*Task*. All of the data beneath this instruction is to be transcribed word for word.

=-=-=-=-=

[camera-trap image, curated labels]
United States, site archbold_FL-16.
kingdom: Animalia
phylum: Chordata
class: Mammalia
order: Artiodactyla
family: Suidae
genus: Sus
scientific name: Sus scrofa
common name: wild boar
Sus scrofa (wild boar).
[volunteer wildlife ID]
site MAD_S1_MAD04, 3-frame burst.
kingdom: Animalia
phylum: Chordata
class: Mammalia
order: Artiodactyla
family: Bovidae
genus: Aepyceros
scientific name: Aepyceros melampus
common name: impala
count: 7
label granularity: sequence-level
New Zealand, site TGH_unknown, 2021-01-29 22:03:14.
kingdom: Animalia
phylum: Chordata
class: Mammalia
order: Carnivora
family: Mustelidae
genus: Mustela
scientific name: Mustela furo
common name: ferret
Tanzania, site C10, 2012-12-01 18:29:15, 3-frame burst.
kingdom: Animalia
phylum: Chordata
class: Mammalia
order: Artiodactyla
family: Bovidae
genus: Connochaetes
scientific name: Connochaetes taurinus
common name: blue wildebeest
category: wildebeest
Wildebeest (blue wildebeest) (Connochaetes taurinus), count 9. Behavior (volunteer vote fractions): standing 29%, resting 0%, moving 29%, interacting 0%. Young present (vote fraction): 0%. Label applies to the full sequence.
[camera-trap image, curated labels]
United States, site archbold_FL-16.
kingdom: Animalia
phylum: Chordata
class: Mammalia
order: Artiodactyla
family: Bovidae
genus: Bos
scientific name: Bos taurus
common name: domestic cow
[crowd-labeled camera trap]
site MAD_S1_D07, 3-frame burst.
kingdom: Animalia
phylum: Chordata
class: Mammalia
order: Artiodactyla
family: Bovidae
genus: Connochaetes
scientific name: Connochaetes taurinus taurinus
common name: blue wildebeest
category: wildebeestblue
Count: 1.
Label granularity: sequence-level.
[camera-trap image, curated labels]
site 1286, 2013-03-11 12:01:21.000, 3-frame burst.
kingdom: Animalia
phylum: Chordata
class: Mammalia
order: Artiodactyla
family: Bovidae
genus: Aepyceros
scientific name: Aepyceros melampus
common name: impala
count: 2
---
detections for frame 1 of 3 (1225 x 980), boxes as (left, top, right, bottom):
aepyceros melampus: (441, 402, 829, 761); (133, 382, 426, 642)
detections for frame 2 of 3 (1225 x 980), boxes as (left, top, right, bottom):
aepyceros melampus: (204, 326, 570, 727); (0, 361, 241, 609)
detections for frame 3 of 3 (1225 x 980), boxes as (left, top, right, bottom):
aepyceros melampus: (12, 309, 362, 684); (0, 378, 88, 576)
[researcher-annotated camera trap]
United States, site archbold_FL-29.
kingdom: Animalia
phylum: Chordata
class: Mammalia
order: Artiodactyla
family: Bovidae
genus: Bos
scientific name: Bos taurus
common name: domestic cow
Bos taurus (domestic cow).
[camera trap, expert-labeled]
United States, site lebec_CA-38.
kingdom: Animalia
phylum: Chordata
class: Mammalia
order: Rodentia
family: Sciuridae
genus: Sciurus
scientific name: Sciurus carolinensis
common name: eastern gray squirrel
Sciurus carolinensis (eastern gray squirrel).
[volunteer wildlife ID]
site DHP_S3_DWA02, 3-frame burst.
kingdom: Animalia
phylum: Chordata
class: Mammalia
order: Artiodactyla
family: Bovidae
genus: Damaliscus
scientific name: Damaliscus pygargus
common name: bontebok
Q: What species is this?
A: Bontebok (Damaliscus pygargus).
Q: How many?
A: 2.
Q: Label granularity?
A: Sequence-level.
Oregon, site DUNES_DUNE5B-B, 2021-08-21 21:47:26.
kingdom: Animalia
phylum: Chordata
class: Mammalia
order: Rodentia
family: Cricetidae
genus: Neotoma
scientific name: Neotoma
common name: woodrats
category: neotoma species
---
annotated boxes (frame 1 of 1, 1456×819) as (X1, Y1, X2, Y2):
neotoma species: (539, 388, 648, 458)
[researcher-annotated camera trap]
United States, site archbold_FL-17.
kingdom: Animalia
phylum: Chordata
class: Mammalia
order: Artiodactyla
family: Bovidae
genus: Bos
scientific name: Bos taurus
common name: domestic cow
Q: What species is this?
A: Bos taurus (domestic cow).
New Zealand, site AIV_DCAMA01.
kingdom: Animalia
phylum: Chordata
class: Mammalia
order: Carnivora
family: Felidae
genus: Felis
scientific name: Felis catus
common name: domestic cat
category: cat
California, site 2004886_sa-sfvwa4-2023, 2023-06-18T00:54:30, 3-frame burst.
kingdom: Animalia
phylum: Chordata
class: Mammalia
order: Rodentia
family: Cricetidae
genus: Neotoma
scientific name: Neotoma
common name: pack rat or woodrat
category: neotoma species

=-=-=-=-=

*Completed exercise*.
[camera-trap image, curated labels]
United States, site archbold_FL-16.
kingdom: Animalia
phylum: Chordata
class: Mammalia
order: Artiodactyla
family: Suidae
genus: Sus
scientific name: Sus scrofa
common name: wild boar
Sus scrofa (wild boar).
[volunteer wildlife ID]
site MAD_S1_MAD04, 3-frame burst.
kingdom: Animalia
phylum: Chordata
class: Mammalia
order: Artiodactyla
family: Bovidae
genus: Aepyceros
scientific name: Aepyceros melampus
common name: impala
count: 7
label granularity: sequence-level
New Zealand, site TGH_unknown, 2021-01-29 22:03:14.
kingdom: Animalia
phylum: Chordata
class: Mammalia
order: Carnivora
family: Mustelidae
genus: Mustela
scientific name: Mustela furo
common name: ferret
Tanzania, site C10, 2012-12-01 18:29:15, 3-frame burst.
kingdom: Animalia
phylum: Chordata
class: Mammalia
order: Artiodactyla
family: Bovidae
genus: Connochaetes
scientific name: Connochaetes taurinus
common name: blue wildebeest
category: wildebeest
Wildebeest (blue wildebeest) (Connochaetes taurinus), count 9. Behavior (volunteer vote fractions): standing 29%, resting 0%, moving 29%, interacting 0%. Young present (vote fraction): 0%. Label applies to the full sequence.
[camera-trap image, curated labels]
United States, site archbold_FL-16.
kingdom: Animalia
phylum: Chordata
class: Mammalia
order: Artiodactyla
family: Bovidae
genus: Bos
scientific name: Bos taurus
common name: domestic cow
[crowd-labeled camera trap]
site MAD_S1_D07, 3-frame burst.
kingdom: Animalia
phylum: Chordata
class: Mammalia
order: Artiodactyla
family: Bovidae
genus: Connochaetes
scientific name: Connochaetes taurinus taurinus
common name: blue wildebeest
category: wildebeestblue
Count: 1.
Label granularity: sequence-level.
[camera-trap image, curated labels]
site 1286, 2013-03-11 12:01:21.000, 3-frame burst.
kingdom: Animalia
phylum: Chordata
class: Mammalia
order: Artiodactyla
family: Bovidae
genus: Aepyceros
scientific name: Aepyceros melampus
common name: impala
count: 2
---
detections for frame 1 of 3 (1225 x 980), boxes as (left, top, right, bottom):
aepyceros melampus: (441, 402, 829, 761); (133, 382, 426, 642)
detections for frame 2 of 3 (1225 x 980), boxes as (left, top, right, bottom):
aepyceros melampus: (204, 326, 570, 727); (0, 361, 241, 609)
detections for frame 3 of 3 (1225 x 980), boxes as (left, top, right, bottom):
aepyceros melampus: (12, 309, 362, 684); (0, 378, 88, 576)
[researcher-annotated camera trap]
United States, site archbold_FL-29.
kingdom: Animalia
phylum: Chordata
class: Mammalia
order: Artiodactyla
family: Bovidae
genus: Bos
scientific name: Bos taurus
common name: domestic cow
Bos taurus (domestic cow).
[camera trap, expert-labeled]
United States, site lebec_CA-38.
kingdom: Animalia
phylum: Chordata
class: Mammalia
order: Rodentia
family: Sciuridae
genus: Sciurus
scientific name: Sciurus carolinensis
common name: eastern gray squirrel
Sciurus carolinensis (eastern gray squirrel).
[volunteer wildlife ID]
site DHP_S3_DWA02, 3-frame burst.
kingdom: Animalia
phylum: Chordata
class: Mammalia
order: Artiodactyla
family: Bovidae
genus: Damaliscus
scientific name: Damaliscus pygargus
common name: bontebok
Q: What species is this?
A: Bontebok (Damaliscus pygargus).
Q: How many?
A: 2.
Q: Label granularity?
A: Sequence-level.
Oregon, site DUNES_DUNE5B-B, 2021-08-21 21:47:26.
kingdom: Animalia
phylum: Chordata
class: Mammalia
order: Rodentia
family: Cricetidae
genus: Neotoma
scientific name: Neotoma
common name: woodrats
category: neotoma species
---
annotated boxes (frame 1 of 1, 1456×819) as (X1, Y1, X2, Y2):
neotoma species: (539, 388, 648, 458)
[researcher-annotated camera trap]
United States, site archbold_FL-17.
kingdom: Animalia
phylum: Chordata
class: Mammalia
order: Artiodactyla
family: Bovidae
genus: Bos
scientific name: Bos taurus
common name: domestic cow
Q: What species is this?
A: Bos taurus (domestic cow).
New Zealand, site AIV_DCAMA01.
kingdom: Animalia
phylum: Chordata
class: Mammalia
order: Carnivora
family: Felidae
genus: Felis
scientific name: Felis catus
common name: domestic cat
category: cat
California, site 2004886_sa-sfvwa4-2023, 2023-06-18T00:54:30, 3-frame burst.
kingdom: Animalia
phylum: Chordata
class: Mammalia
order: Rodentia
family: Cricetidae
genus: Neotoma
scientific name: Neotoma
common name: pack rat or woodrat
category: neotoma species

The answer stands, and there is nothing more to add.